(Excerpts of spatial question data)
+ + + +

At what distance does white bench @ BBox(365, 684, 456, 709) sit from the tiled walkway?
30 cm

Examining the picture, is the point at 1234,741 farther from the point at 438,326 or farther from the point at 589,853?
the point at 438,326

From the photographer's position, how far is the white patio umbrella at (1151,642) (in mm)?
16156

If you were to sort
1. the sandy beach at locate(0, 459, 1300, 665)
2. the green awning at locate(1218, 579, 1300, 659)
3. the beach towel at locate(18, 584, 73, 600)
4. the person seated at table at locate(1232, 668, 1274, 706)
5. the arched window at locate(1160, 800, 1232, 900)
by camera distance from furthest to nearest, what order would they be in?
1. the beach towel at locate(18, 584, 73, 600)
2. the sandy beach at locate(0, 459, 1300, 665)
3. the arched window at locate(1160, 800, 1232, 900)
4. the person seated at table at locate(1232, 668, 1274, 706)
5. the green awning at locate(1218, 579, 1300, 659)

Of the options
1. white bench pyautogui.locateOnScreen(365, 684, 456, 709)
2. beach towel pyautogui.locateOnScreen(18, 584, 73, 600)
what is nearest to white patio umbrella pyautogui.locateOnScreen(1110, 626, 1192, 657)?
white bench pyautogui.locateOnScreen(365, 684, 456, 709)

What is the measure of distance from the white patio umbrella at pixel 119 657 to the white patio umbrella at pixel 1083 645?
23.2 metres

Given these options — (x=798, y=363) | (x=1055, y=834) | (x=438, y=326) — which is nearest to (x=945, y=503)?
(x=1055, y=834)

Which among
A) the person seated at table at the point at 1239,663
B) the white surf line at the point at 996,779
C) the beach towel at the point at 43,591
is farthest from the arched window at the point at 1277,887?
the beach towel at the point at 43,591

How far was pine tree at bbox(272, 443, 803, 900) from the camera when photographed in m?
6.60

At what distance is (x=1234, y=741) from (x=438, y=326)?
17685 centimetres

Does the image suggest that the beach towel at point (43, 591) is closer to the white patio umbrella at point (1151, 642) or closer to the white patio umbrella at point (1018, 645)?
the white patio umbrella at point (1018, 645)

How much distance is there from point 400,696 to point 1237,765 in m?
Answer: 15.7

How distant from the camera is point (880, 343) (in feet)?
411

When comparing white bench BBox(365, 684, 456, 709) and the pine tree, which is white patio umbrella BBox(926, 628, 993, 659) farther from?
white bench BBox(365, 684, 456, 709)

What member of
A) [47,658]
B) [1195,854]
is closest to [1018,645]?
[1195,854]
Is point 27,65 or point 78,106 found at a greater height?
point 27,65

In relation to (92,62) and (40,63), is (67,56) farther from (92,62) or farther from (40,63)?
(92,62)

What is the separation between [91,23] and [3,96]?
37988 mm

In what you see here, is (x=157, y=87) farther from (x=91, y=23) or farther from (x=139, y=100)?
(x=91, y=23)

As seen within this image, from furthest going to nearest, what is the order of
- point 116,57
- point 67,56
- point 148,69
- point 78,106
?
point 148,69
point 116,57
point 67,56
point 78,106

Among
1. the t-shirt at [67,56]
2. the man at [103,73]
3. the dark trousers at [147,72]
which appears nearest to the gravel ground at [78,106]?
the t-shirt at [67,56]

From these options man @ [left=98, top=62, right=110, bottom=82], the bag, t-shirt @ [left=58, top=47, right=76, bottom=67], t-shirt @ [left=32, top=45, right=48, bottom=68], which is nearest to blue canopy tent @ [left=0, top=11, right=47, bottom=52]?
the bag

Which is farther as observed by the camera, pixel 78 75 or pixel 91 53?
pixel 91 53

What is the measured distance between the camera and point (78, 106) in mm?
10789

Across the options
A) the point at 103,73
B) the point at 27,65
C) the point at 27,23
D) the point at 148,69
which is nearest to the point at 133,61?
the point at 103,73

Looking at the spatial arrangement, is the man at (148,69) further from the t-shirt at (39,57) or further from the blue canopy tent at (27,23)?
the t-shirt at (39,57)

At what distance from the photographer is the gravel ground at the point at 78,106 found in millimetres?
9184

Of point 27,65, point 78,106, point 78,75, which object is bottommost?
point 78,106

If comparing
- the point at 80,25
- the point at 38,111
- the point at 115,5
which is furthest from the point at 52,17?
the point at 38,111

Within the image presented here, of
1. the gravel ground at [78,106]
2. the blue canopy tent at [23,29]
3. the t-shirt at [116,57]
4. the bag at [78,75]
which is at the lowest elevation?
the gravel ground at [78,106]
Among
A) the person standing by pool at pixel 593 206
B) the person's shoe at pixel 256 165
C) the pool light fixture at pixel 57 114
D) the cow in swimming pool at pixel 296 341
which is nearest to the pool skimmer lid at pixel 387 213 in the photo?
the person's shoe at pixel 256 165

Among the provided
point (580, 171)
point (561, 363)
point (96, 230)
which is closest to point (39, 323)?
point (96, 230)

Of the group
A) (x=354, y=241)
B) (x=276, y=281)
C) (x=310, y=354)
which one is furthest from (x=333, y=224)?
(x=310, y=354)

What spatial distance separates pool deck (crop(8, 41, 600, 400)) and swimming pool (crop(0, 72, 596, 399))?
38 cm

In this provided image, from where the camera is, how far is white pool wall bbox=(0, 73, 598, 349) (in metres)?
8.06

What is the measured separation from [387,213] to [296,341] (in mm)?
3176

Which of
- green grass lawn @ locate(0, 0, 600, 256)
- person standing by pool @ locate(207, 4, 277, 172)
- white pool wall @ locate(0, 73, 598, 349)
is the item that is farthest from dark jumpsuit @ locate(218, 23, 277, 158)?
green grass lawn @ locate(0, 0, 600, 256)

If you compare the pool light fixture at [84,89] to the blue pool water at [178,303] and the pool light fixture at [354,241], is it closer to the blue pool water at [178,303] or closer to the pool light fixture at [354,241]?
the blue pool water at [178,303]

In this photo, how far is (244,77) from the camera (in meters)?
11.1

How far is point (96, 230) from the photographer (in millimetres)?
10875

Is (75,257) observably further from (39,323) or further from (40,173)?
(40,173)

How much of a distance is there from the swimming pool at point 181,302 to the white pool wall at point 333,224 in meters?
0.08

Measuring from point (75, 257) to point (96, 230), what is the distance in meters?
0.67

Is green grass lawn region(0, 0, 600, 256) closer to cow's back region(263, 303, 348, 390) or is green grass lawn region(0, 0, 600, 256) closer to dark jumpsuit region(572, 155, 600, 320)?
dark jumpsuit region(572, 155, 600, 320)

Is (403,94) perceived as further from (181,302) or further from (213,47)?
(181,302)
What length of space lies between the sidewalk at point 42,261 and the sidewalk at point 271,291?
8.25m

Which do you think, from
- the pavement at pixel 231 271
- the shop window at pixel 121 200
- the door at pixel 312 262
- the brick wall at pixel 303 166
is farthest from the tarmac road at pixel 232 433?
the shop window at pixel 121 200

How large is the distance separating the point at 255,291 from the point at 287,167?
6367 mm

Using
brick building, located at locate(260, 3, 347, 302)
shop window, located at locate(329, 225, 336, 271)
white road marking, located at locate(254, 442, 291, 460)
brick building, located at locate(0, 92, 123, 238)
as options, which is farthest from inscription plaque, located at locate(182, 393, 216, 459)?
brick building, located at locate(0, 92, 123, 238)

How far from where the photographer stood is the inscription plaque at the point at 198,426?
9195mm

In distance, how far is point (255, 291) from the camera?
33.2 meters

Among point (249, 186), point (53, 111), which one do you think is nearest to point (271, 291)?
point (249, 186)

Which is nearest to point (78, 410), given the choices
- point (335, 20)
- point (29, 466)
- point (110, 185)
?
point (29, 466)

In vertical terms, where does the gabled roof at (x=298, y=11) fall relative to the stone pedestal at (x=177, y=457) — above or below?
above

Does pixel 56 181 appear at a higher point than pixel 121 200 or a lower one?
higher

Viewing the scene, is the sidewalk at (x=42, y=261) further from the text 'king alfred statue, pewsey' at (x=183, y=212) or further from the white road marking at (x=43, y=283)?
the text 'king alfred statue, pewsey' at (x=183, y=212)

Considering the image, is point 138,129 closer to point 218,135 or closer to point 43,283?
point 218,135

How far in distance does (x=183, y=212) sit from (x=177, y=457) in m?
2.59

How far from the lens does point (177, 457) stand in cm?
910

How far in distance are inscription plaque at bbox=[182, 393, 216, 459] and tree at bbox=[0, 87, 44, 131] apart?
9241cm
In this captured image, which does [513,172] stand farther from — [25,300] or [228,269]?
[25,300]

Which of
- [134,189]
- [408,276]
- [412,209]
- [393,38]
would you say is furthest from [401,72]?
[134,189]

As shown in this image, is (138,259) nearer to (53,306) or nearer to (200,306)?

+ + + +

Recast the stretch of rows from the start through the line containing "17685 centimetres" as a two-column CSV with the header text,answer. Give one line per row, putting the row's text and its answer each in a single quoted field, with any line breaks replaced by spaces.

text,answer
"At what distance does white bench @ BBox(365, 684, 456, 709) sit from the tiled walkway?","30 cm"
"Examining the picture, is the point at 1234,741 farther from the point at 438,326 or farther from the point at 589,853?","the point at 438,326"
"From the photographer's position, how far is the white patio umbrella at (1151,642) (in mm)?","16156"
"If you were to sort 1. the sandy beach at locate(0, 459, 1300, 665) 2. the green awning at locate(1218, 579, 1300, 659) 3. the beach towel at locate(18, 584, 73, 600) 4. the person seated at table at locate(1232, 668, 1274, 706) 5. the arched window at locate(1160, 800, 1232, 900) by camera distance from furthest to nearest, what order would they be in?","1. the beach towel at locate(18, 584, 73, 600) 2. the sandy beach at locate(0, 459, 1300, 665) 3. the arched window at locate(1160, 800, 1232, 900) 4. the person seated at table at locate(1232, 668, 1274, 706) 5. the green awning at locate(1218, 579, 1300, 659)"
"Of the options 1. white bench pyautogui.locateOnScreen(365, 684, 456, 709) 2. beach towel pyautogui.locateOnScreen(18, 584, 73, 600) what is nearest to white patio umbrella pyautogui.locateOnScreen(1110, 626, 1192, 657)?","white bench pyautogui.locateOnScreen(365, 684, 456, 709)"
"What is the measure of distance from the white patio umbrella at pixel 119 657 to the white patio umbrella at pixel 1083 645?","23.2 metres"
"Given these options — (x=798, y=363) | (x=1055, y=834) | (x=438, y=326) — which is nearest to (x=945, y=503)?","(x=1055, y=834)"
"Which among A) the person seated at table at the point at 1239,663 B) the white surf line at the point at 996,779 C) the beach towel at the point at 43,591 is farthest from the arched window at the point at 1277,887?","the beach towel at the point at 43,591"
"How far was pine tree at bbox(272, 443, 803, 900) from the camera when photographed in m?","6.60"
"At what distance is (x=1234, y=741) from (x=438, y=326)?","17685 centimetres"